Поворот ключа (Притула) - страница 85

— Хорошо.

— И договорились. И рад, что тебе понравились часики. А ты теперь иди — ждут тебя. Учительница. И кое-кто другие. Так ты иди. А я малость постою.

Казанцев подошел к Раисе Григорьевне и сел на прежнее место: перед ними на вытоптанной площадке все длилось веселье, и вдруг Казанцев почувствовал то же беспокойство, что было в нем вчера, что бывает с ним всегда перед приступом — крутит душу, тошнотворный звонок в затылке, — и уже понял, что поздно глотать таблетку, что беда случится сейчас.

— Что с тобой? — спросила Лена.

— Ничего. Пройдет.

И тут догадался Казанцев: новое непривычное состояние — это не близкий приступ, это совсем иное, очень напоминающее болезнь, но ни разу в жизни им еще не испытанное, — Казанцев понял, что он просто-напросто сегодня счастлив, и это не догадка, но непоколебимая уверенность.

И его обожгла внезапная и острая любовь к окружающим людям, к тем, кого он помнит с детства, и он любил не только всех людей вместе, но и каждого в отдельности — Раису Григорьевну и Лену, Константина Андреевича Михалева, дядю Костю, как звали его когда-то, кумира дворовых мальчишек, какого змея запустили они однажды всем двором, дядя Костя его вогнал в точку, так что змей исчез вовсе, улетел, и Казанцев долго потом надеялся, что змей где-то летает и еще вернется; Петра Андреевича, Казанцев помнил, как однажды, лет двадцать пять назад, приехал сюда в отпуск Петр Андреевич, поскрипывали его сапоги, постанывали ордена и медали, он сидел на этом крыльце и разрешал мальчишкам трогать его погоны и награды; и Леонида Лапинского, никогда не унывающего баяниста, первого в городе весельчака, — сейчас Казанцев любил всех, и это была любовь к своему давно отсвистевшему детству.

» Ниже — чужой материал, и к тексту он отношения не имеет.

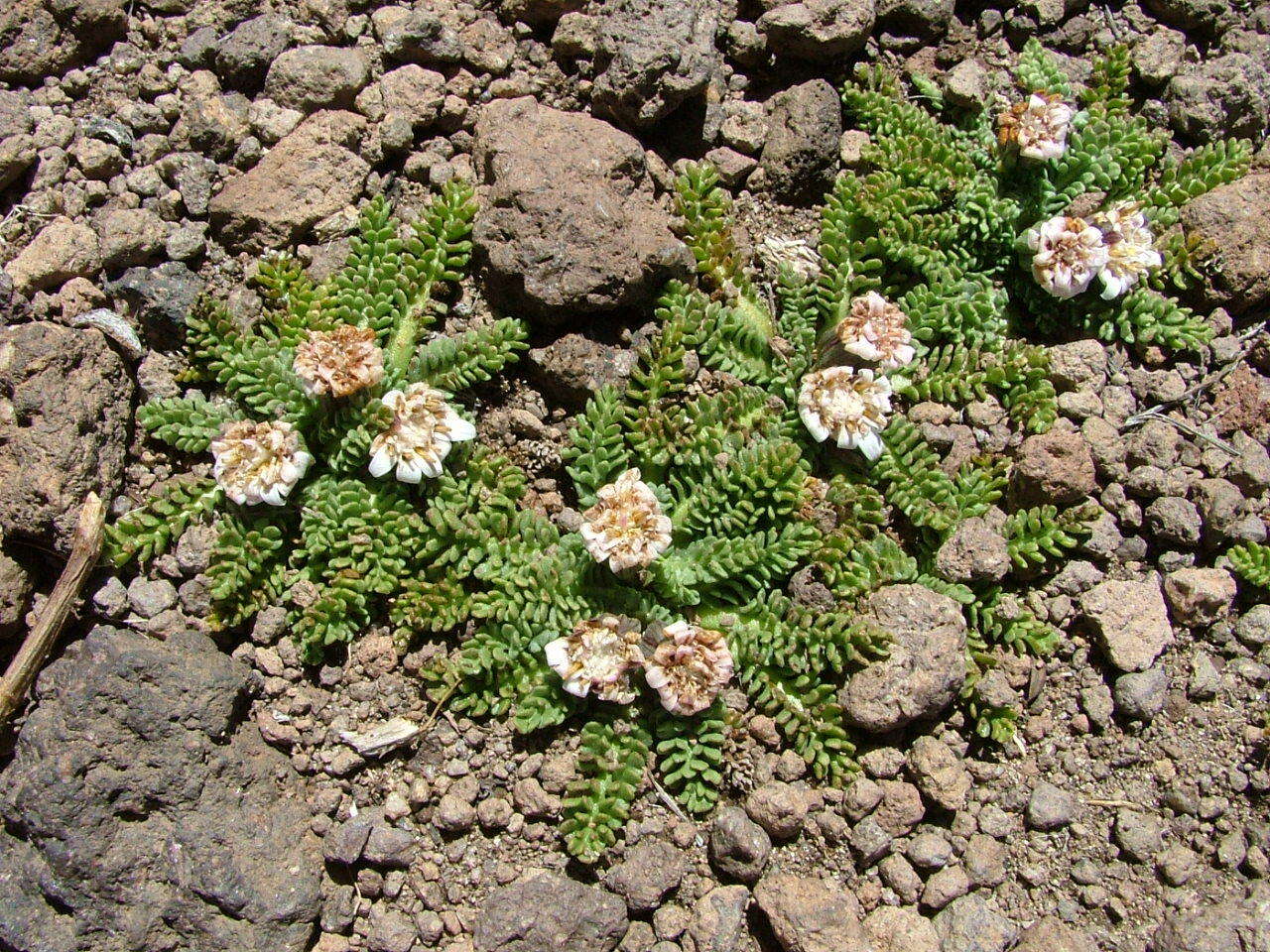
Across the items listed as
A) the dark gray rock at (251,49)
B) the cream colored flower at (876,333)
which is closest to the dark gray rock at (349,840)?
the cream colored flower at (876,333)

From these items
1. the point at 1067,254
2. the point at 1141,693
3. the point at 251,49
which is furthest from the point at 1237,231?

— Я думаю, Раиса Григорьевна, что все, в сущности, просто, — вдруг сказал Казанцев. — Люди могут быть счастливыми. Нужно только, чтоб тебя окружали свои, близкие тебе люди. Я думаю, что сделал ошибку, уехав из Фонарева.

— Насколько мне известно, самые большие суда, которые строят в Фонареве, это лодки для рыбаков-любителей. Тебя, конечно, здесь все любят, но я не думаю, чтобы для тебя построили верфь. Не обманывай себя, Володя. Может, это и красивый обман, но все-таки обман.

— И все же мне было бы легче: меня все знают, здесь мой дом, здесь все проще: веселье — это веселье, дружба — это дружба.

— Мне кажется, я вас учила: дома ли ты живешь, вдали от него, удачлив ты или нет, нужно быть человеком, и только. Ты сам знаешь, что все в самом человеке, а не в том, где он живет.

— Да, конечно, — согласился Казанцев. Спорить он не мог, потому что хотел сохранить в себе сегодняшнее состояние — задержанное счастье.